Till date it has retained the medieval grandeur wonderfully and they bear ample testimony to the finest creations of Rajput civilization. A visit to these majestic architectural wonders allows you to travel back in time to the bygone era of Kings and Queens and to experience the royal luxury and charm of those times.
Famous Forts and Palaces
Built within the palace by Raja Man Singh in 16th century, Amber Fort is known for its Indian artistic style blending Hindu and Rajput elements. The intricate carvings on walls and ceilings are astonishing. The fort boasts of spectacular structures opulent in their designs such as Ganesh pole, Jai Mandir, Sheesh Mahal and Sukh Niwas. It is the most precious gem of Jaipur.
Bikaner/ Junagarh Fort
Built by Raja Rai Singh in 1593, the Junagarh Fort is a confluence of Rajput, Mughal and Gujarati architectural designs. It is first of its kind, which is not built on a hilltop. The fort is a result of building activities of 16 successive generations of Bikaner rulers. It contains antique artworks of symbolic hands of sati, 7 historical gates, 9 temples, 4 deep wells, 3 beautiful gardens and an old jail.
Constructed by the Mauryans around 7th century AD, it is one of the largest forts in India. The fort has a colossal structure secured by 7 strong gateways and has witnessed 3 battles. The origins of this fort can be traced to the Pandavas of Mahabharata; legend says that Bhima gave a hard hit in the ground resulting in a large reservoir called Bhimlat Kund. The fort contains Vijay Stambh or tower of victory which is the most impressive structure.
Built by Maharaja Sawai jai Singh in the 18th century, City Palace is the seat of the royals and the government. The architectural design is the fusion of Rajput, Mughal and European style but built according to Vaastushastra treatise. It follows the grid system and houses Mubarak Mahal, Chandra Mahal and Diwan-i-khas. The complex contains an excellent museum, which has an extensive collection of art, carpets, old weapons, large vessels and enamelware.

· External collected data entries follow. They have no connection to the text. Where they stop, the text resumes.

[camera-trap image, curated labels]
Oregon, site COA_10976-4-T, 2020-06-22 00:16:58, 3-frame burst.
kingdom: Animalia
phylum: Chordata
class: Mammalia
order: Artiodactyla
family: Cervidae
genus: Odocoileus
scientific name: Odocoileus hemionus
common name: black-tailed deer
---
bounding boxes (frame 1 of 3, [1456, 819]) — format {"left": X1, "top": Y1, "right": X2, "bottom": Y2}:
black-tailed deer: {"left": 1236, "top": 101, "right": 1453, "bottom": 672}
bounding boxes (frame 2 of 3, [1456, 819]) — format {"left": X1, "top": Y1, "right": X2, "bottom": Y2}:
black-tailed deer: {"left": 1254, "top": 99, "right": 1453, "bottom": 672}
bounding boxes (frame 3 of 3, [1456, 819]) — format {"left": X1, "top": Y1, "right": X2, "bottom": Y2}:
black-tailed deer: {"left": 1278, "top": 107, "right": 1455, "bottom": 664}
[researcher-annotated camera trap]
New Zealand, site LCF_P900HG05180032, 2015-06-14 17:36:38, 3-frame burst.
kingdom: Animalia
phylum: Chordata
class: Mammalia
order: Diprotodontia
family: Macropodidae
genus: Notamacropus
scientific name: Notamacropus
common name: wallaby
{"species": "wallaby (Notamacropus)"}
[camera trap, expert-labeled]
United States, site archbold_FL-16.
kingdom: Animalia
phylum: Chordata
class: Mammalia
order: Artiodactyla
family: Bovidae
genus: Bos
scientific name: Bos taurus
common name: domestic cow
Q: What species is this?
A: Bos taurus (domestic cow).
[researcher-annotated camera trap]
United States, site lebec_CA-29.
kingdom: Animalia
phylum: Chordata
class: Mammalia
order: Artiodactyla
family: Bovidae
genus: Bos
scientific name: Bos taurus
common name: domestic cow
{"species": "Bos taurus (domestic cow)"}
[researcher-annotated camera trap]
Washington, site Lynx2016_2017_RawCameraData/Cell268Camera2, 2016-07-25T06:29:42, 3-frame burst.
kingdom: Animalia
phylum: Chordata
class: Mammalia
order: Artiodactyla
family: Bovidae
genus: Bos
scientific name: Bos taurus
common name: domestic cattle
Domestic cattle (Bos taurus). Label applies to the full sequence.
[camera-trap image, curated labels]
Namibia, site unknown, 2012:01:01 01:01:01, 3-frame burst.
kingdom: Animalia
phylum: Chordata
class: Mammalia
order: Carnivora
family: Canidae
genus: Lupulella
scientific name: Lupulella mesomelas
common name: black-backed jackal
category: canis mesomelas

Built by Maharaja Sawai Singh in the 17th century, the palace of the winds as it is famously known is the most sensual structure in Jaipur. A blend of Rajput and Islamic Mughal architecture carved in red and pink sandstone, the Mahal is built in the form of crown of Hindu god Krishna. The most fascinating is the pyramid structure and 953 windows decorated with intricate design built in the view of Purdah system.
Umaid Bhavan Palace
Constructed in the 19th century by Maharaja Umaid Singh, it is India's last great palace in Jodhpur. It is a fine example of Indo-Saracenic style and uses a special kind of sandstone called Chittor sandstone giving it a royal appearance. With 347 rooms, it has world's largest private residence and is now segmented into royal residence, heritage hotel and a museum.